2024年7月20日(土)

Wedge REPORT

2015年1月21日

 原油価格の下落は、エネルギー・コストの低下という世界経済へのプラス材料だが、今回は3つのマイナス材料に留意せねばならない。

 1つ目は、世界に広がるディスインフレ傾向をさらに加速させてデフレ懸念を強めかねないことだ。物価下落に怯えて大胆な緩和政策を続けているのは日本だけではない。ユーロ圏ではデフレが目前に迫り、経済が好調な米国も2%という物価目標がなかなか達成できない。またディスインフレの傾向が強まってきた中国は、過剰設備や過剰債務といった危うい経済構造にあるにもかかわらず、デフレを恐れて過剰な金融緩和へと舵を切り始めている。

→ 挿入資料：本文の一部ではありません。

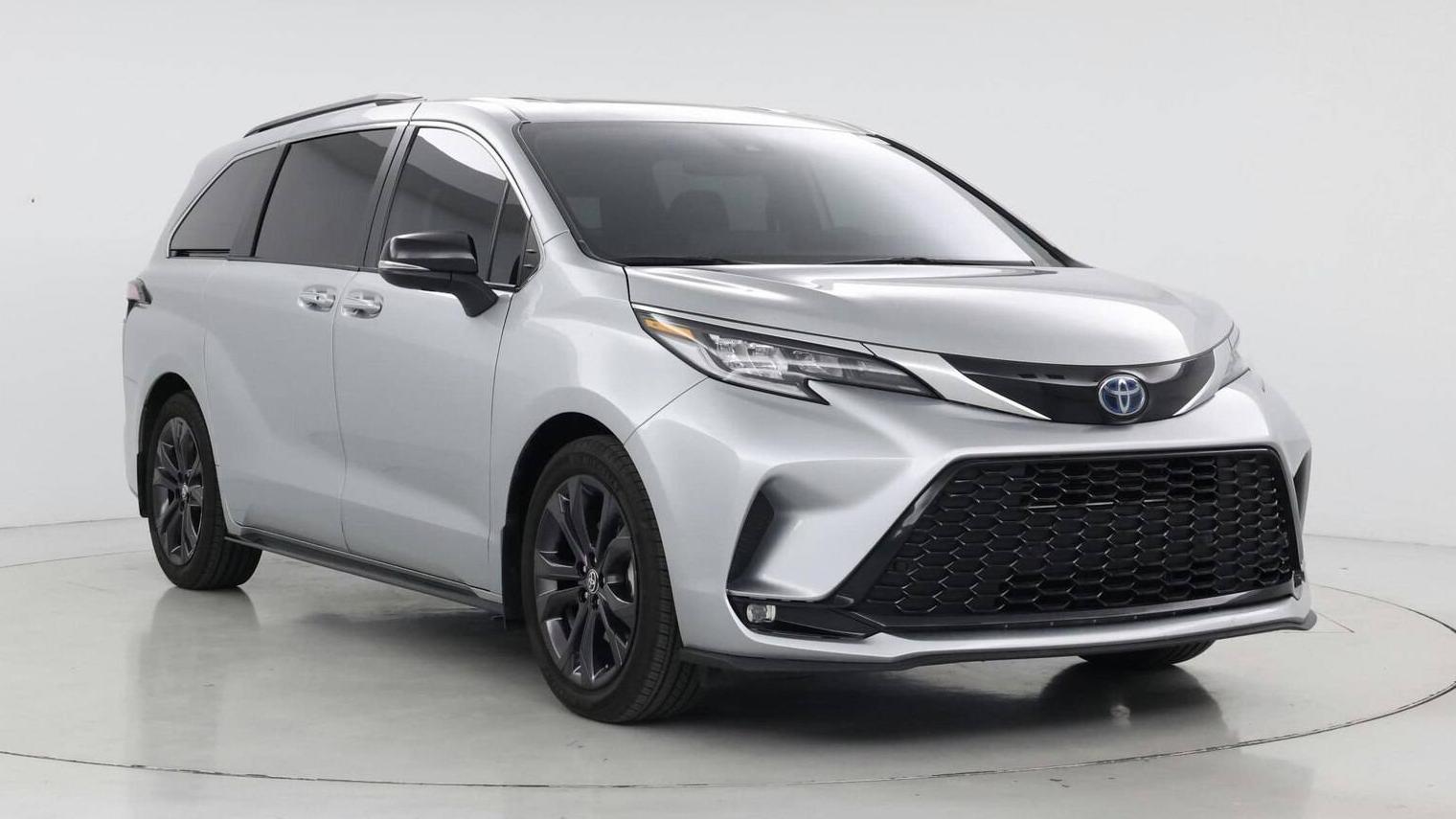 TOYOTA SIENNA 2023 5TDCRKEC1PS154466 image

 2つ目は産油国の財政不安や米国新興エネルギー企業の財務不安が資本市場を動揺させる可能性があることだ。既にロシアは市場の厳しい洗礼を受けているが、ベネズエラやイラン、イラクなども財政状況は苦しい。また事業採算ポイントが高い米国新興企業も、債務返済の負担が重くなっている。

 3つ目は、石油開発企業が設備投資計画を凍結し、経済成長にブレーキが掛かるおそれのあることだ。ゴールドマン・サックスは、世界全体で約1兆ドルの投資が見送りになる、との推計を公表している。原油安は再生エネルギー企業の経営をも脅かし、同事業の投資が大幅に縮小する可能性もある。

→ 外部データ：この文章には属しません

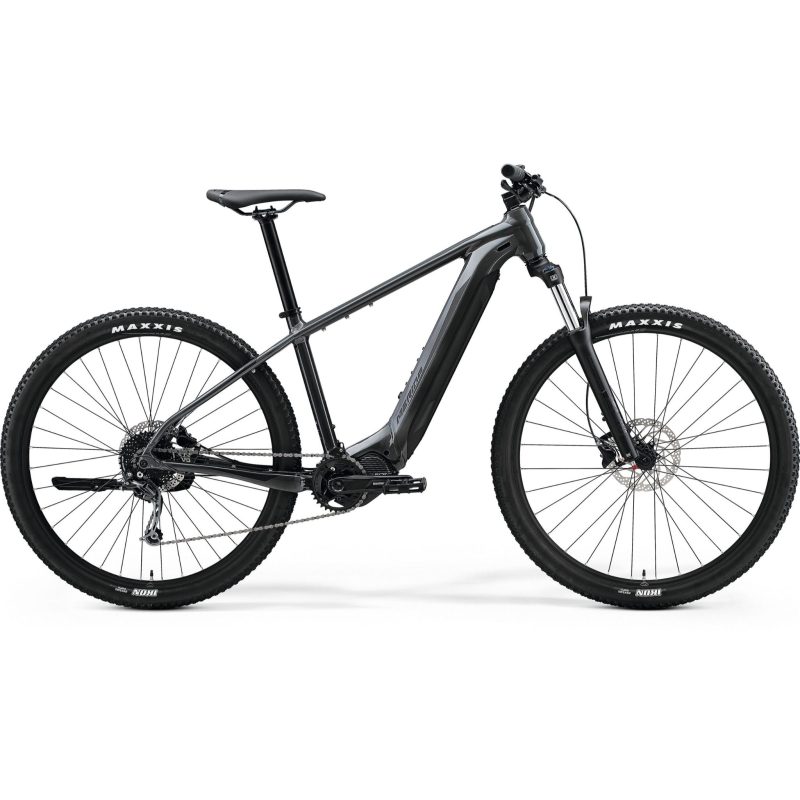 Merida eBig Nine 400 2022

 こうした状況が、低迷する世界経済の中で「独り勝ち」と言える米国への逆風となれば、日本にも影響が無いとは言えなくなる。昨年の米国経済は、第1四半期こそ悪天候の影響で成長率は前期比マイナス2.1%と不振であったが、4~6月期は同4.6%と急回復を見せ、7~9月期は5.0%と更に拡大している。

2015年は米経済のみが好調で、マネーのドル回帰が進むことが予想される (GETTY IMAGES)

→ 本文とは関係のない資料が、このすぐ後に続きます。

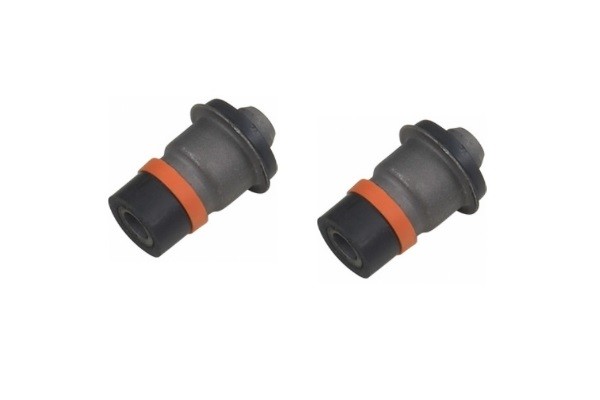 Front Suspension Subframe Bushing | Suspensia X36BU0708 Fits Nissan Versa 2007-2012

 14年通年の成長率は2%を上回った可能性もあり、市場では15年は2.5~3.0%といった予想がコンセンサスとなっている。従来の景気回復ペースと比較すれば控えめな成長率ではあるが、他の先進国や新興国と比較すれば、かなり安定的で高い経済成長と言える。雇用も着実に改善している。